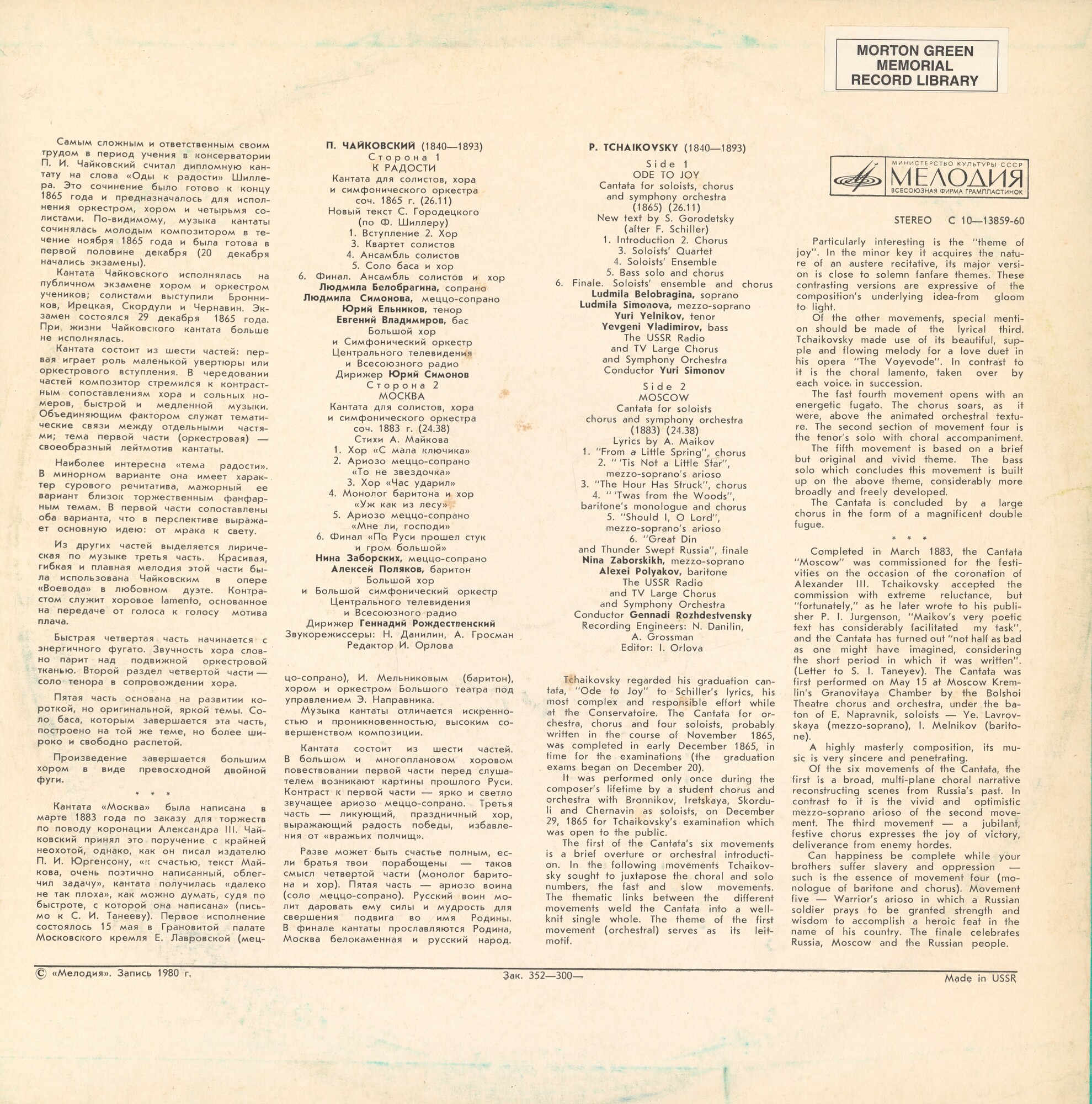 MORTON GREEN MEMORIAL RECORD LIBRARY

Самым сложным и ответственным своим трудом в период учения в консерватории П. И. Чайковский считал дипломную кантату на слова «Оды к радости» Шиллера. Это сочинение было готово к концу 1865 года и предназначалось для исполнения оркестром, хором и четырьмя солистами. По-видимому, музыка кантаты сочинялась молодым композитором в течение ноября 1865 года и была готова в первой половине декабря (20 декабря начались экзамены).

Кантата Чайковского исполнялась на публичном экзамене хором и оркестром учеников; солистами выступили Бронников, Ирецкая, Скордули и Чернавин. Экзамен состоялся 29 декабря 1865 года. При жизни Чайковского кантата больше не исполнялась.

Кантата состоит из шести частей: первая играет роль маленькой увертюры или оркестрового вступления. В чередовании частей композитор стремился к контрастным сопоставлениям хора и сольных номеров, быстрой и медленной музыки. Объединяющим фактором служат тематические связи между отдельными частями; тема первой части (оркестровая) — своеобразный лейтмотив кантаты.

Наиболее интересна «тема радости». В минорном варианте она имеет характер сурового речитатива, мажорный ее вариант близок торжественным фанфарным темам. В первой части сопоставлены оба варианта, что в перспективе выражает основную идею: от мрака к свету.

Из других частей выделяется лирическая по музыке третья часть. Красивая, гибкая и плавная мелодия этой части была использована Чайковским в опере «Воевода» в любовном дуэте. Контрастом служит хоровое lamento, основанное на передаче от голоса к голосу мотива плача.

Быстрая четвертая часть начинается с энергичного фугато. Звучность хора словно парит над подвижной оркестровой тканью. Второй раздел четвертой части — соло тенора в сопровождении хора.

Пятая часть основана на развитии короткой, но оригинальной, яркой темы. Соло баса, которым завершается эта часть, построено на той же теме, но более широко и свободно распетой.

Произведение завершается большим хором в виде превосходной двойной фуги.

* * *

Кантата «Москва» была написана в марте 1883 года по заказу для торжеств по поводу коронации Александра III. Чайковский принял это поручение с крайней неохотой, однако, как он писал издателю П. И. Юргенсону, «к счастью, текст Майкова, очень поэтично написанный, облегчил задачу», кантата получилась «далеко не так плоха», как можно думать, судя по быстроте, с которой она написана» (письмо к С. И. Танееву). Первое исполнение состоялось 15 мая в Грановитой палате Московского кремля Е. Лавровской (меццо-сопрано), И. Мельниковым (баритон), хором и оркестром Большого театра под управлением Э. Направника.

Музыка кантаты отличается искренностью и проникновенностью, высоким совершенством композиции.

Кантата состоит из шести частей. В большом и многоплановом хоровом повествовании первой части перед слушателем возникают картины прошлого Руси. Контраст к первой части — ярко и светло звучащее ариозо меццо-сопрано. Третья часть — ликующий, праздничный хор, выражающий радость победы, избавления от «вражьих полчищ».

Разве может быть счастье полным, если братья твои порабощены — таков смысл четвертой части (монолог баритона и хор). Пятая часть — ариозо воина (соло меццо-сопрано). Русский воин молит даровать ему силы и мудрость для свершения подвига во имя Родины. В финале кантаты прославляются Родина, Москва белокаменная и русский народ.

П. ЧАЙКОВСКИЙ (1840—1893)
Сторона 1
К РАДОСТИ
Кантата для солистов, хора и симфонического оркестра
соч. 1865 г. (26.11)
Новый текст С. Городецкого (по Ф. Шиллеру)
1. Вступление 2. Хор
3. Квартет солистов
4. Ансамбль солистов
5. Соло баса и хор
6. Финал. Ансамбль солистов и хор
Людмила Белобрагина, сопрано
Людмила Симонова, меццо-сопрано
Юрий Ельников, тенор
Евгений Владимиров, бас
Большой хор и Симфонический оркестр Центрального телевидения и Всесоюзного радио
Дирижер Юрий Симонов
Сторона 2
МОСКВА
Кантата для солистов, хора и симфонического оркестра
соч. 1883 г. (24.38)
Стихи А. Майкова
1. Хор «С мала ключика»
2. Ариозо меццо-сопрано «То не звездочка»
3. Хор «Час ударил»
4. Монолог баритона и хор «Уж как из лесу»
5. Ариозо меццо-сопрано «Мне ли, господи»
6. Финал «По Руси прошел стук и гром большой»
Нина Заборских, меццо-сопрано
Алексей Поляков, баритон
Большой хор и Большой симфонический оркестр Центрального телевидения и Всесоюзного радио
Дирижер Геннадий Рождественский
Звукорежиссеры: Н. Данилин, А. Гросман
Редактор И. Орлова

P. TCHAIKOVSKY (1840—1893)
Side 1
ODE TO JOY
Cantata for soloists, chorus and symphony orchestra
(1865) (26.11)
New text by S. Gorodetsky (after F. Schiller)
1. Introduction 2. Chorus
3. Soloists' Quartet
4. Soloists' Ensemble
5. Bass solo and chorus
6. Finale. Soloists' ensemble and chorus
Ludmila Belobragina, soprano
Ludmila Simonova, mezzo-soprano
Yuri Yelnikov, tenor
Yevgeni Vladimirov, bass
The USSR Radio and TV Large Chorus and Symphony Orchestra
Conductor Yuri Simonov
Side 2
MOSCOW
Cantata for soloists chorus and symphony orchestra
(1883) (24.38)
Lyrics by A. Maikov
1. "From a Little Spring", chorus
2. "'Tis Not a Little Star", mezzo-soprano's arioso
3. "The Hour Has Struck", chorus
4. "'Twas from the Woods", baritone's monologue and chorus
5. "Should I, O Lord", mezzo-soprano's arioso
6. "Great Din and Thunder Swept Russia", finale
Nina Zaborskikh, mezzo-soprano
Alexei Polyakov, baritone
The USSR Radio and TV Large Chorus and Symphony Orchestra
Conductor Gennadi Rozhdestvensky
Recording Engineers: N. Danilin, A. Grossman
Editor: I. Orlova

Tchaikovsky regarded his graduation cantata, "Ode to Joy" to Schiller's lyrics, his most complex and responsible effort while at the Conservatoire. The Cantata for orchestra, chorus and four soloists, probably written in the course of November 1865, was completed in early December 1865, in time for the examinations (the graduation exams began on December 20).

It was performed only once during the composer's lifetime by a student chorus and orchestra with Bronnikov, Iretskaya, Skorduli and Chernavin as soloists, on December 29, 1865 for Tchaikovsky's examination which was open to the public.

The first of the Cantata's six movements is a brief overture or orchestral introduction. In the following movements Tchaikovsky sought to juxtapose the choral and solo numbers, the fast and slow movements. The thematic links between the different movements weld the Cantata into a well-knit single whole. The theme of the first movement (orchestral) serves as its leitmotif.

МИНИСТЕРСТВО КУЛЬТУРЫ СССР
МЕЛОДИЯ
ВСЕСОЮЗНАЯ ФИРМА ГРАМПЛАСТИНОК

STEREO С 10—13859-60

Particularly interesting is the "theme of joy". In the minor key it acquires the nature of an austere recitative, its major version is close to solemn fanfare themes. These contrasting versions are expressive of the composition's underlying idea-from gloom to light.

Of the other movements, special mention should be made of the lyrical third. Tchaikovsky made use of its beautiful, supple and flowing melody for a love duet in his opera "The Voyevode". In contrast to it is the choral lamento, taken over by each voice in succession.

The fast fourth movement opens with an energetic fugato. The chorus soars, as it were, above the animated orchestral texture. The second section of movement four is the tenor's solo with choral accompaniment.

The fifth movement is based on a brief but original and vivid theme. The bass solo which concludes this movement is built up on the above theme, considerably more broadly and freely developed.

The Cantata is concluded by a large chorus in the form of a magnificent double fugue.

* * *

Completed in March 1883, the Cantata "Moscow" was commissioned for the festivities on the occasion of the coronation of Alexander III. Tchaikovsky accepted the commission with extreme reluctance, but "fortunately," as he later wrote to his publisher P. I. Jurgenson, "Maikov's very poetic text has considerably facilitated my task", and the Cantata has turned out "not half as bad as one might have imagined, considering the short period in which it was written". (Letter to S. I. Taneyev). The Cantata was first performed on May 15 at Moscow Kremlin's Granovitaya Chamber by the Bolshoi Theatre chorus and orchestra, under the baton of E. Napravnik, soloists — Ye. Lavrovskaya (mezzo-soprano), I. Melnikov (baritone).

A highly masterly composition, its music is very sincere and penetrating.

Of the six movements of the Cantata, the first is a broad, multi-plane choral narrative reconstructing scenes from Russia's past. In contrast to it is the vivid and optimistic mezzo-soprano arioso of the second movement. The third movement — a jubilant, festive chorus expresses the joy of victory, deliverance from enemy hordes.

Can happiness be complete while your brothers suffer slavery and oppression — such is the essence of movement four (monologue of baritone and chorus). Movement five — Warrior's arioso in which a Russian soldier prays to be granted strength and wisdom to accomplish a heroic feat in the name of his country. The finale celebrates Russia, Moscow and the Russian people.

© «Мелодия». Запись 1980 г.
Зак. 352—300—
Made in USSR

-=-=-

Activity |
Please reproduce the lines from the line with "Алексей Поляков, баритон" to the line with "It was performed", both ends included, exactly as they appear above.

Problem solution |
Алексей Поляков, баритон
Большой хор и Большой симфонический оркестр Центрального телевидения и Всесоюзного радио
Дирижер Геннадий Рождественский
Звукорежиссеры: Н. Данилин, А. Гросман
Редактор И. Орлова

P. TCHAIKOVSKY (1840—1893)
Side 1
ODE TO JOY
Cantata for soloists, chorus and symphony orchestra
(1865) (26.11)
New text by S. Gorodetsky (after F. Schiller)
1. Introduction 2. Chorus
3. Soloists' Quartet
4. Soloists' Ensemble
5. Bass solo and chorus
6. Finale. Soloists' ensemble and chorus
Ludmila Belobragina, soprano
Ludmila Simonova, mezzo-soprano
Yuri Yelnikov, tenor
Yevgeni Vladimirov, bass
The USSR Radio and TV Large Chorus and Symphony Orchestra
Conductor Yuri Simonov
Side 2
MOSCOW
Cantata for soloists chorus and symphony orchestra
(1883) (24.38)
Lyrics by A. Maikov
1. "From a Little Spring", chorus
2. "'Tis Not a Little Star", mezzo-soprano's arioso
3. "The Hour Has Struck", chorus
4. "'Twas from the Woods", baritone's monologue and chorus
5. "Should I, O Lord", mezzo-soprano's arioso
6. "Great Din and Thunder Swept Russia", finale
Nina Zaborskikh, mezzo-soprano
Alexei Polyakov, baritone
The USSR Radio and TV Large Chorus and Symphony Orchestra
Conductor Gennadi Rozhdestvensky
Recording Engineers: N. Danilin, A. Grossman
Editor: I. Orlova

Tchaikovsky regarded his graduation cantata, "Ode to Joy" to Schiller's lyrics, his most complex and responsible effort while at the Conservatoire. The Cantata for orchestra, chorus and four soloists, probably written in the course of November 1865, was completed in early December 1865, in time for the examinations (the graduation exams began on December 20).

It was performed only once during the composer's lifetime by a student chorus and orchestra with Bronnikov, Iretskaya, Skorduli and Chernavin as soloists, on December 29, 1865 for Tchaikovsky's examination which was open to the public.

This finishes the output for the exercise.